The Fourth Estate as it’s sometimes known, is a key part of our political process.  It works by finding out what is happening and informing its readers accordingly by reportage and commentary.  If however, they become a power in their own right, able to control the narrative, and, by engaging in a variety of illegal activities, to find out the private details of anyone they wish, this becomes damaging to our society.  Who is there to report on them? If the politicians themselves are frightened to discuss this and to propose actions to control it, then this becomes a serious problem for all of us.  Effectively, voting in someone at a general election ostensibly to represent our interests becomes a nonsense: they dare not if it risks offending the beliefs or prejudices of our media proprietors. 

An example is the prison system.  The system is in crisis.  Rotten and infested gaols; people locked up for 23 hours a day; overcrowding; rampant drug abuse and almost non-existent rehabilitation are just some of the problems.  Yet attempts by ministers to reform the system hampered – no, not hampered, stopped – by a handful of editors who believe that prisons are holiday camps, full of hardened criminals and murderers and vigorously attack any proposals to bring the system into the twentieth century let alone the twenty first.  So instead of a reasoned debate on our prison system and how we might learn from the Dutch for example who are closing and selling off many of theirs, we have paralysis (indeed, how many of their readers even know of the Dutch experience?).  Prison reform is a debate we do not have.  It is unlikely to appear in the general election debates both parties being obsessed with ‘law and order’ and terrified (of the media?) describing them as ‘soft on crime’.  

Some have a cosy belief in the BBC but this organisation has been systematically attacked, its funding cut and right wing board members appointed to control its reporting.  Although there are some brave journalists, it has been seriously and deliberately weakened.  Members of the various Tufton Street organisations for example, appear regularly on our screens, in radio interviews and as panellists on political shows. One such organisation, the so-called ‘Institute’ of Economic Affairs, is a front organisation for mostly American right wing organisations yet never is one of their people asked ‘who funds you?’ They are allowed to pose as some kind of respectable ‘institute’ without the BBC interviewers ever asking this fundamental question (who funds them is never revealed).

It may seem a long way from Hugh Grant to prisons.   But they both reflect in their different ways, how a handful of overseas media barons can manipulate the law to their own benefit, control the political process and who used a variety of illegal activities to set about any politician who dared to threaten their hegemony.  The claim now is that times have changed.  They no longer use illegal means to blag, burgle, bribe or steal to get their stories they say.  Then why spend north of £1bn to prevent it ever coming to court?  

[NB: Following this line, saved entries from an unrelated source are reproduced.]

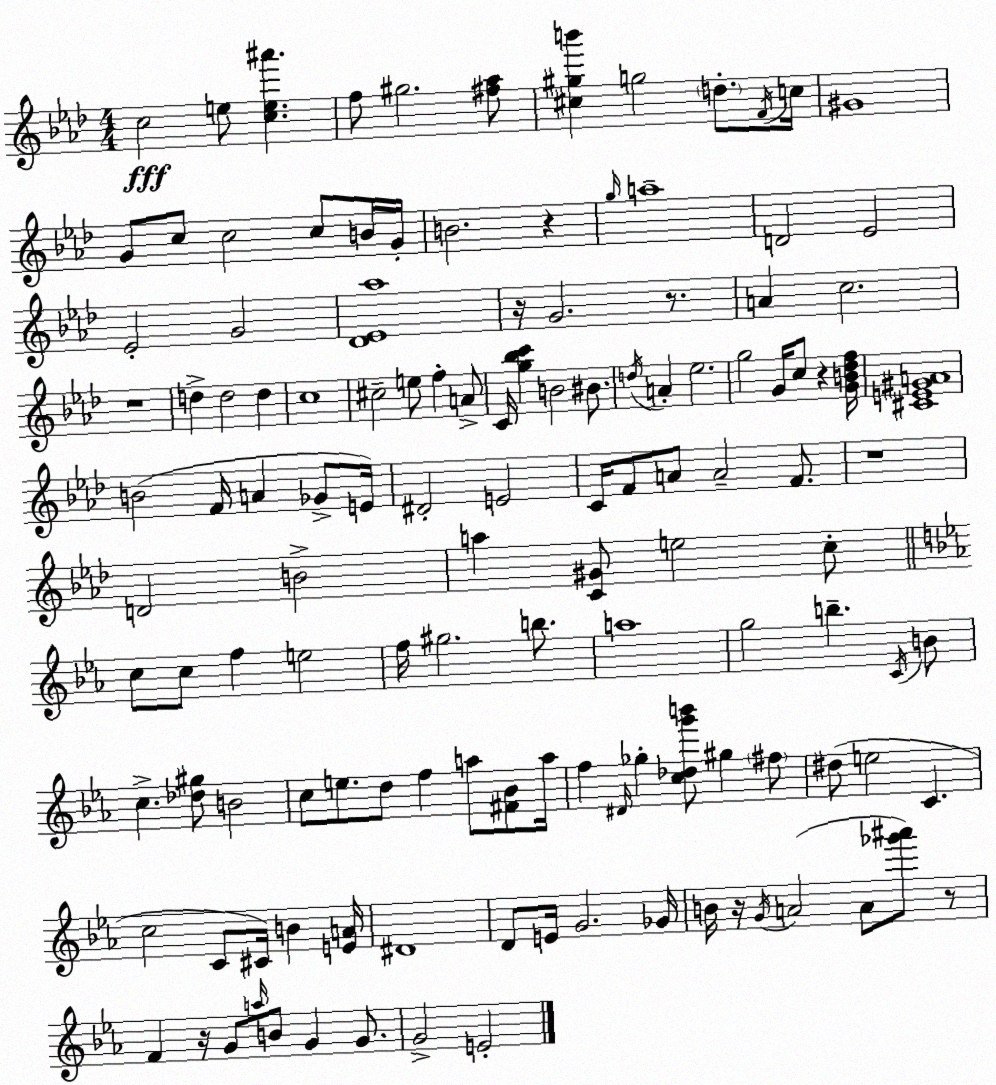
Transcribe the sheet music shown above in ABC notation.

X:1
T:Untitled
M:4/4
L:1/4
K:Ab
c2 e/2 [ce^a'] f/2 ^g2 [^f_a]/2 [^c^gb'] g2 d/2 F/4 c/4 ^G4 G/2 c/2 c2 c/2 B/4 G/4 B2 z g/4 a4 D2 _E2 _E2 G2 [_D_E_a]4 z/4 G2 z/2 A c2 z4 d d2 d c4 ^c2 e/2 f A/2 C/4 [g_bc'] B2 ^B/2 d/4 A _e2 g2 G/4 c/2 z [GB_df]/4 [^CE^GA]4 B2 F/4 A _G/2 E/4 ^D2 E2 C/4 F/2 A/2 A2 F/2 z4 D2 B2 a [C^G]/2 e2 c/2 c/2 c/2 f e2 f/4 ^g2 b/2 a4 g2 b C/4 B/2 c [_d^g]/2 B2 c/2 e/2 d/2 f a/2 [^F_B]/2 a/4 f ^D/4 _g [c_dg'b']/2 ^g ^f/2 ^d/2 e2 C c2 C/2 ^C/4 B [EA]/4 ^D4 D/2 E/4 G2 _G/4 B/4 z/4 G/4 A2 A/2 [_g'^a']/2 z/2 F z/4 G/2 a/4 B/2 G G/2 G2 E2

In all fairness to the tabloids, it has to be noted that these publications are read by millions and are piled up in supermarkets and on newsstands. The public has known of these intrusions but continues to buy and read the results. The proprietors might fairly say ‘we are providing what the public wants to read’. If the public is not repelled by what we do, why should we be concerned?

What we read and what we see on our screens, substantially shapes what we know of the world.  In Israel for example, the average Israeli knows very little of the destruction in Gaza.  In Russia, few Russians know of the enormous death toll of their men on the front line in Ukraine.  Perhaps in the UK we should be a little more concerned about how we, and our famed legal process, are so easily manipulated by a handful of overseas individuals? Shouldn’t we be a lot more concerned about the integrity and honesty of the media world and their owners?